The pipeline development was not without drawbacks: The first (and natural) approach to processing the documents in the input folder would be:
<p:for-each> <p:xslt> <p:with-input port="stylesheet" href="the-stylesheet.xsl" /> </p:xslt> </p:for-each>
However, if you process around 15,000 source documents, the stylesheet document is loaded each time too. Since this is completely inefficient, we changed it to:
<p:load href="the-stylesheet.xsl" name="stylesheet" /> <!-- ... --> <p:for-each> <p:xslt> <p:with-input port="stylesheet" pipe="@stylesheet" /> </p:xslt> </p:for-each>
This is a bit better performance-wise, but makes the pipeline more difficult to read. Moreover, it only partially resolves the inefficiency issue because the stylesheet has to be compiled every time the <p:for-each>
is executed. The same applies to the XML schemas or the Schematron. They have to be prepared every time to be usable, although they do not change in our case. Using an XML catalog does not help here, because it only caches the document. The most effective solution would be to cache the ready-to-use stylesheet etc.
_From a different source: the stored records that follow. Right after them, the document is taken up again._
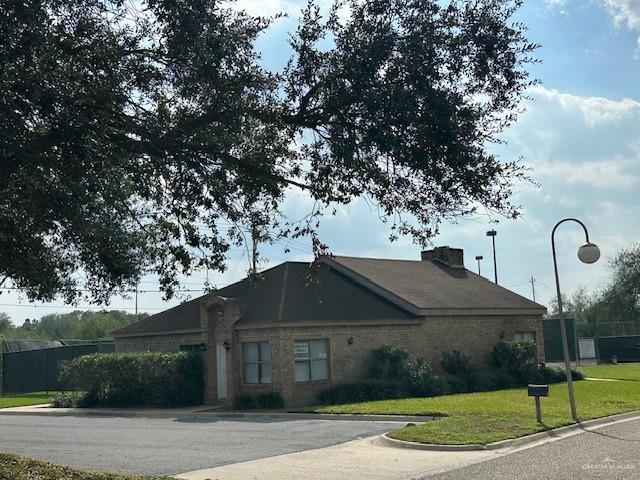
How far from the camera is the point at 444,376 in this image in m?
30.2

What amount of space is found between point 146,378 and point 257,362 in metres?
4.34

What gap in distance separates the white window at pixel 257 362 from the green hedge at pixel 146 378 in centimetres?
219

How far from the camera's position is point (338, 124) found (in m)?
10.3

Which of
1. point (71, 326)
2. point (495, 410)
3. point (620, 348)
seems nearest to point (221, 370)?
point (495, 410)

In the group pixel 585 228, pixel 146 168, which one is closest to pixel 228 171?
pixel 146 168

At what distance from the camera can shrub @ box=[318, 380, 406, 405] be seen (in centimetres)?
2531

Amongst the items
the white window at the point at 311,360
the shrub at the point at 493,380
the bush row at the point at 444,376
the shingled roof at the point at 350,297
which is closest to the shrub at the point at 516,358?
the bush row at the point at 444,376

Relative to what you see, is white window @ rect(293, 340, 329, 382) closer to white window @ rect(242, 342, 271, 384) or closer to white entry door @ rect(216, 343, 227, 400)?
white window @ rect(242, 342, 271, 384)

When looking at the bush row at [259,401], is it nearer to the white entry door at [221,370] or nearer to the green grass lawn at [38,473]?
the white entry door at [221,370]

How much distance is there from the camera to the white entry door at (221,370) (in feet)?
90.3

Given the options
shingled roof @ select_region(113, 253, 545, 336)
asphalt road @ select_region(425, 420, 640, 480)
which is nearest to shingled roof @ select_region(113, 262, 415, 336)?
shingled roof @ select_region(113, 253, 545, 336)

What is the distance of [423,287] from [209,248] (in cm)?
2272

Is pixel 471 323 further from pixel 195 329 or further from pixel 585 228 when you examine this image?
pixel 585 228

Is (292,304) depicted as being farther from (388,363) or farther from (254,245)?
(254,245)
But simply caching them as default processor behaviour is not feasible in XProc 3.0. Looking at the specifications, it is perfectly possible to rewrite documents or stylesheets etc. within <p:for-each>
so that a later iteration depends on documents produced in an earlier one.
A processor could perform some optimisation here by checking whether a certain document is written inside a <p:for-each>
. However, since catalog resolution etc. frequently takes place in XProc, there is no simple and reliable way to do this. From our perspective, some more investigation of this problem is necessary: One solution could be an (extension) attribute on <p:with-input>
allowing a pipeline author to declare a stylesheet, schema etc. to be cacheable. Whether this is implemented in XProc at language level or takes the form of a vendor-specific extension is a discussion for the future.